◆ **Set problem**:
Echo each line of the material below back word for word, changing nothing.

◆ ◆ ◆

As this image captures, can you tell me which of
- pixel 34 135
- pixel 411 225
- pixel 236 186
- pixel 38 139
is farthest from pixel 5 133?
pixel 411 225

◆ ◆ ◆

◆ **Task output**:
As this image captures, can you tell me which of
- pixel 34 135
- pixel 411 225
- pixel 236 186
- pixel 38 139
is farthest from pixel 5 133?
pixel 411 225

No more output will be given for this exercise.